* Passage shown
* begin *

Switch 1 needs to be ON for the light to turn on, or else switch 2 is useless (but still has power to it!)
While switch 1 is OFF, switch 2 has power (its a dimmer and the green LED is lit up) indicating there is power going to it
If switch 2 (the dimmer) is dimmed to a minimum, the light fixture is lighting at 20%. I have an identical dimmer somewhere else, when the dimmer is at lowest setting, the light is off...

Please look at my diagrams.. Next step is to call an electrician if I cant figure it out on my own!

Thanks!!!!!


----------



## nealtw (Aug 1, 2012)

This should help, look at var. 4 power to light first.
http://www.electrical-online.com/electrical/diagrams/


----------



## JoeD (Aug 1, 2012)

It's a three way switch loop. 
The white wire at the light is bringing unswitched power to the sw#2 and sending it through to the sw#1 on the white. The white at sw #1 is the common connection.
The black at sw#2 is the switched hot going back to the light fixture. The black at sw#2 should be on the common screw.


----------



## condoowner (Aug 1, 2012)

I think Ive fixed it, but Im not sure how... 

I basically looked at the diagrams at the website you refered me to, and looked at the wirting diagram of the dimmer switch instruction leaflet, and noticed the black traveller wire from switch 1 is going to the screw on the left side of the dimmer swirtch, and the red traveller wire going to the lower (silver) right screw on the dimmer switch.

Then the common stayed on the black screw on the dimmer switch.

I basically had reversed the travellers... Now its working perfectly!!  The only thing is, when the dimmer switch is ON but at lowest setting (the dimmer at the lowest intensity), the lights are very faintly lighting ON.. 

So 2 questions:

If everything "seems" to be working properly, no heat, no noise, no flickering, can I assume all is OK and let it like that or will I burn the house down???

* end *

* Extracted entries

* begin *

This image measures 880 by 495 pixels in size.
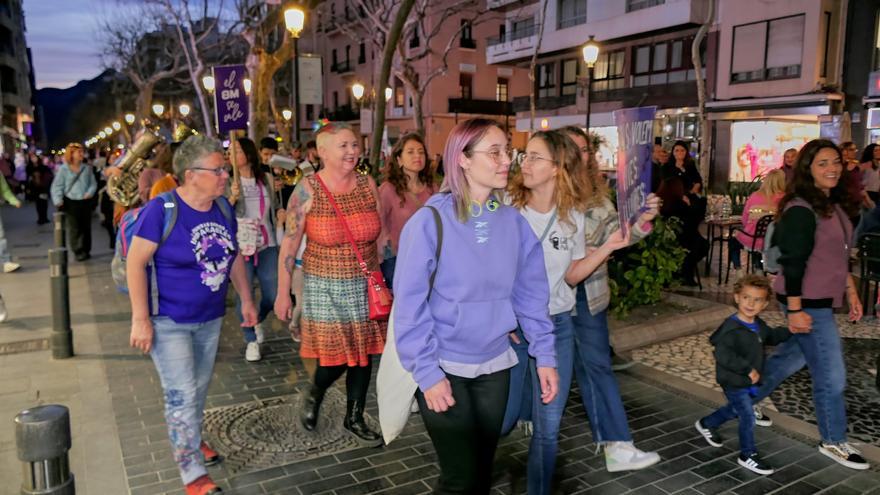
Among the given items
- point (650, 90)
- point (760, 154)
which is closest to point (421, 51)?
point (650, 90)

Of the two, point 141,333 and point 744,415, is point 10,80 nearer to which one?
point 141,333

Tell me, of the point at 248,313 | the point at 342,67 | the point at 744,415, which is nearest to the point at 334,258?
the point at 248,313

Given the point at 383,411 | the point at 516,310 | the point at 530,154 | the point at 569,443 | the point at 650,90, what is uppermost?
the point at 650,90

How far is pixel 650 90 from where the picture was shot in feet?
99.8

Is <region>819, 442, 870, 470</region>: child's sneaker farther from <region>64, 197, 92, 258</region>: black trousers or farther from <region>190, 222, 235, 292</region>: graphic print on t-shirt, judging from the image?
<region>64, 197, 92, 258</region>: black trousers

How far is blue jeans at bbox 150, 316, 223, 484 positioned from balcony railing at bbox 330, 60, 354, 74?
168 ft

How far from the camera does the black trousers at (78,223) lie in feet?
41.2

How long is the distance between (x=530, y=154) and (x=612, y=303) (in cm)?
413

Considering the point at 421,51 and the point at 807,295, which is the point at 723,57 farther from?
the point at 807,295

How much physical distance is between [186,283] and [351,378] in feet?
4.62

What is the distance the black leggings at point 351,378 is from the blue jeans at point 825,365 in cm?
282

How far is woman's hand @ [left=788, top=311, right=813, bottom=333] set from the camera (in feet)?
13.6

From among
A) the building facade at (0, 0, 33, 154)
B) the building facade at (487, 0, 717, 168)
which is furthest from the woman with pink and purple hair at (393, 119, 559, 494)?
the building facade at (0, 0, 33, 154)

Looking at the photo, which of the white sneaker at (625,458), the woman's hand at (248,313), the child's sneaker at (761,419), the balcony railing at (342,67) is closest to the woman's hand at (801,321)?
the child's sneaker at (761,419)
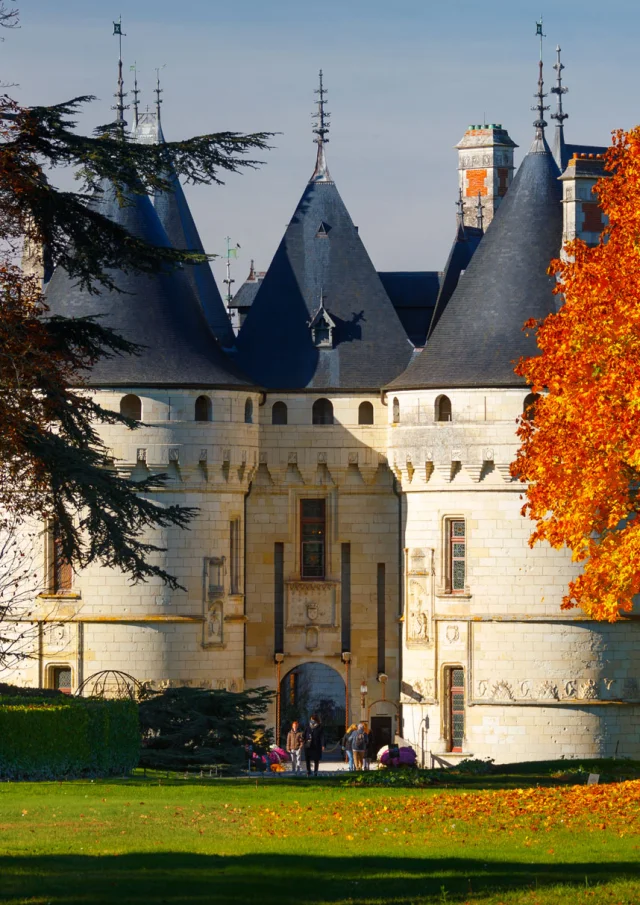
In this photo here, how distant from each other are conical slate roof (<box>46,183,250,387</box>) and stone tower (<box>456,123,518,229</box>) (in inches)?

* end *

* Problem set
A. Which usernames appear in the post headers of the dimmer switch thread?
B. Sum up the dimmer switch thread in two sentences.

* Worked answers
A.
nealtw
JoeD
condoowner

B. A light only comes on when switch 1 is on, and its dimmer still lights the fixture at 20% on the lowest setting. nealtw links to wiring diagrams, JoeD explains that it is a three-way switch loop with the black at switch 2 belonging on the common screw, and condoowner reports that the travellers had been reversed and it now works, except the lights glow faintly at the lowest setting, and asks whether it is safe to leave it that way.